Blackboard Perspectives and thoughts from Zhenhua Yao

Reading on Major Linux Problems on the Desktop 2016 edition

Recently I read a great article Major Linux Problems on the Desktop 2016 edition with pain and sadness, yet I agree with most points in it. People have wished and talked many years, but 2016 is not a year for Linux on the desktop. Let’s face the reality, Android has much greater chance to be the “Desktop” OS than Linux 5 years down the road.

I don’t remember what was the first version of Linux distro I used, probably Slackware 3.x. It was fun to fiddle with pkgtool, change the font in the text console, and play with my own Unix-like environment. Then it’s Red Hat Linux 5.2, Turbolinux, and other distros. In my part-time project, I led the effort to run Linux with X Window in embedded environment with 16-MB flash, used MIT-SHM to accelerate the graphics, and trained the team to migrate from Windows to Linux development platform. Later I built HPC cluster using the first version of Fedora, and worked with Linux and Unix for a few years (primarily for scientific computing purpose) until I joined Microsoft. Although I did play with other OSes such as FreeBSD, Tru64, HP-UX, Mac OS, occasionaly, Linux is my favorite one for work and tinkering.

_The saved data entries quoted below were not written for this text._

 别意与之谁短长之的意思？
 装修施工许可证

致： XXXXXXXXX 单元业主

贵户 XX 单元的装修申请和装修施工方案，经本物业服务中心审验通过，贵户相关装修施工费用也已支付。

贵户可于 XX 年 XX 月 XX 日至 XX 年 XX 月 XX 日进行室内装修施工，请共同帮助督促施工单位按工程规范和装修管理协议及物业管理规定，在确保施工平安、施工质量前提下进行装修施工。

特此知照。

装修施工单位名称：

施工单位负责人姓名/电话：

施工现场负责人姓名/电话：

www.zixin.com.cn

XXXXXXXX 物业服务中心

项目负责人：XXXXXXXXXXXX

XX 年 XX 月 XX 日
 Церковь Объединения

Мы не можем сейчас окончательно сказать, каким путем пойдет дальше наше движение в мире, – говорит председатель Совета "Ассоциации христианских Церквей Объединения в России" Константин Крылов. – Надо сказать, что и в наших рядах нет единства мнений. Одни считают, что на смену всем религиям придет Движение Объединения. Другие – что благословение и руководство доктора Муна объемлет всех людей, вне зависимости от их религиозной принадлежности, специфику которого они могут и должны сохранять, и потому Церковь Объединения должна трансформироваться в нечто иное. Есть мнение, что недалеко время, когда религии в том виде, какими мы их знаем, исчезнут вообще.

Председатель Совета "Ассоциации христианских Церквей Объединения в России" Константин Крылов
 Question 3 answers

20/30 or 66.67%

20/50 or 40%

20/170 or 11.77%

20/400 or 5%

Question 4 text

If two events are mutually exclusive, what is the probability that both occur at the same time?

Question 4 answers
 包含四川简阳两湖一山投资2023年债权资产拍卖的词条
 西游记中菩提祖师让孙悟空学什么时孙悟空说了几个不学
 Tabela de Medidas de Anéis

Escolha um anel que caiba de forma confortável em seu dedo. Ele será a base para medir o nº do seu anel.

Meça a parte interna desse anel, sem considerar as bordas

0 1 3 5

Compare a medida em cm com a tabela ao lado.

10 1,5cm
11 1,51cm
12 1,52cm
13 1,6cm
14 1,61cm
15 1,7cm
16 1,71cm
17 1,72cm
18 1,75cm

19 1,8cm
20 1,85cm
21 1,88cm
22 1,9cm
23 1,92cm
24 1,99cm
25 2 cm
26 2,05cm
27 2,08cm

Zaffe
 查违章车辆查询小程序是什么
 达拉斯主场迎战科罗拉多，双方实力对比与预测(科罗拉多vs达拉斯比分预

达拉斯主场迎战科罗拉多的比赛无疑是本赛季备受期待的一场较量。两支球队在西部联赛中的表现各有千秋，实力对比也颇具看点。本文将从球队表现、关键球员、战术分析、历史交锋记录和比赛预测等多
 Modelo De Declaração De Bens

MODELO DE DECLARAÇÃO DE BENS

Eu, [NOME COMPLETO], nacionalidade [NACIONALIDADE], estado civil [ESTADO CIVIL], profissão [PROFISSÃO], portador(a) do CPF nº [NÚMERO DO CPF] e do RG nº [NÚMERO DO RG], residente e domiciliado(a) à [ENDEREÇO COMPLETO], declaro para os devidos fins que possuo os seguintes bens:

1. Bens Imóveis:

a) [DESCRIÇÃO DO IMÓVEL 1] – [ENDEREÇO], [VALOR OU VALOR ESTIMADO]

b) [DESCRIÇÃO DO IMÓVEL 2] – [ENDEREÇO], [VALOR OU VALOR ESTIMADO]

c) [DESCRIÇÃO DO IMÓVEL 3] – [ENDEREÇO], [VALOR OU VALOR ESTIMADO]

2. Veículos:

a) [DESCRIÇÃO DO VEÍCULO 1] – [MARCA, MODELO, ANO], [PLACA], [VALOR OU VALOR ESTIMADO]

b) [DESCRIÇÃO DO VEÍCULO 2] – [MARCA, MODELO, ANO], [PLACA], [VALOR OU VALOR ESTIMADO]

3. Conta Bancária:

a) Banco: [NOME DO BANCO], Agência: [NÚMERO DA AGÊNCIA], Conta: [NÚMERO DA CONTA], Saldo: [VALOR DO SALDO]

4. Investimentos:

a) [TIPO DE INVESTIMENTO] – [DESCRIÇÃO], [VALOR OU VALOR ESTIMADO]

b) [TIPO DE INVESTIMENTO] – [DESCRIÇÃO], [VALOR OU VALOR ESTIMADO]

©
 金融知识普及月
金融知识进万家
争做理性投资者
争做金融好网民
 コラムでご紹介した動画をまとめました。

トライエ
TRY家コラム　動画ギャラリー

Year after year, Linux devs have been trying to replace Windows on the desktop. Obviously, integrated desktop environment is the critical part of this effort. 15 years ago, there was fvwm95 which mimicked Win95 like the following:

fvwm95 start menu

Then KDE showed up and has been greatly improved over time. Some PCs were even preloaded with Linux (and failed miserably). For people who are tech savvy and willing to spend time, Linux can be a decent desktop OS after some tweakings and customizations. However hackers are only tiny percentage of whole population. For most ordinary people, Linux doesn’t work. We should analyze the problems and learn our lesson on this.